Our Lady of Grace Catholic Church in Hoboken celebrated a special “Pride Mass” on Sunday, highlighting a growing rift among the Catholic community over homosexuality.

Despite the Catholic Church’s condemnation of homosexual activity, local media reported, the Pride Mass “signifies an acknowledgement of dramatically shifting views, not only within the Catholic community but Hoboken itself.”

“Once a hardscrabble blue-collar town, decades of socioeconomic transformation have created a relatively cosmopolitan environment when compared to Hoboken’s more parochial past,” the report stated.

The pastor of Our Lady of Grace, Father Alexander Santora, said that the second annual Pride Mass was being celebrated “in support of our LGBTQ Brothers and Sisters.”

“Mass starts at 9 a.m. Afterward attendees are encouraged to march in the World Pride March in New York City with the LGBT Catholic and Friends group,” an ad for the Mass announced.

Catholics seem confused over whether to applaud or denounce the concept of “Gay Pride,” which celebrates homosexuality.

Jesuit Father James Martin, a well-known LGBT promoter, wished his “many” LGBTQ friends a happy pride month in a tweet to his followers on June 1.

Father Martin urged his gay friends to be proud of “your place in the world, and of your many contributions to the church,” declaring they are “wonderfully made” by God.

Bishop John Stowe of Lexington, Kentucky, also tweeted out his support for gay pride, saying on June 28 he is grateful for “the presence of people of faith reaching out to those who have been turned away or felt rejected by the Church.”

Bishop Thomas Tobin of Providence, on the contrary, underscored the immorality of homosexual activity and therefore the underlying problem with celebrating it.

“A reminder that Catholics should not support or attend LGBTQ ‘Pride Month’ events held in June,” the bishop tweeted. “They promote a culture and encourage activities that are contrary to Catholic faith and morals. They are especially harmful for children.”

Other Catholics recalled how Saint John Paul II reacted to the first gay pride parade organized in Rome in the year 2000.

“In the name of the Church of Rome, I cannot refrain from expressing bitterness for the affront to the Grand Jubilee of the year 2000 and for the offense to the Christian values of a city that is so dear to the hearts of Catholics across the world,” the pope told the faithful gathered in Saint Peter’s Square.

“Homosexual acts go against natural law. The Church cannot silence the truth because it would not live up to its faith in God the creator and would not help discern what is good from what is evil,” the pope said.

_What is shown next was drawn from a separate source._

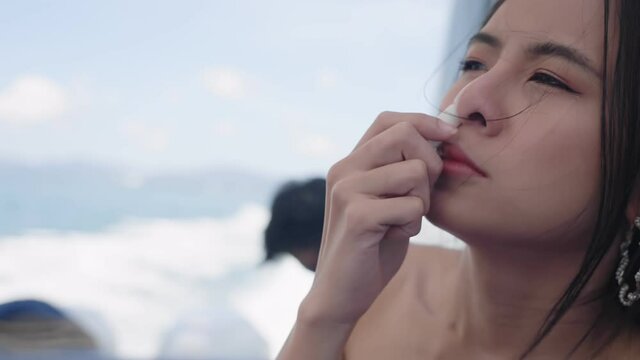 Asian young woman using inhaler healing herself from sea sick symptoms, sickness during travel, female feeling dizzy on speed boat, headache or nausea. Fear of travel or illness body discomfort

The Catholic Church teaches that homosexual activity is intrinsically evil, noting that Sacred Scripture underscores the “grave depravity” of homosexual acts.

At the same time, the Church urges its pastors to treat persons with homosexual tendencies “with respect, compassion, and sensitivity,” while helping them to live chaste lives.

The Church has never suggested, however, that people should take “pride” in their sins or disordered tendencies or to flaunt them in public as a badge of honor.

Saint Paul, who wrote of those whose “glory is in their shame,” denounced the way people the people of his day abandoned themselves to their “shameful lusts” in reference to homosexuality.

“Even their women exchanged natural sexual relations for unnatural ones,” he said, while “the men also abandoned natural relations with women and were inflamed with lust for one another.”

“Men committed shameful acts with other men and received in themselves the due penalty for their error,” he wrote.

In early June, the former Vatican ambassador to the United States told the Washington Post that a gay mafia among Church leadership is blocking attempts to address clerical sexual abuse.

In an extensive interview, Archbishop Carlo Maria Viganò said that the sexual abuse crisis would be “far less severe” if the “problem of homosexuality in the priesthood were honestly acknowledged and properly addressed.”

“Given the overwhelming evidence, it is mind-boggling that the word ‘homosexuality’ has not appeared once, in any of the recent official documents of the Holy See” dealing with clerical sexual abuse, Viganò told the Post.

Instead, a “gay mafia” among the bishops, seeking to protect themselves, was “sabotaging all efforts at reform,” he said.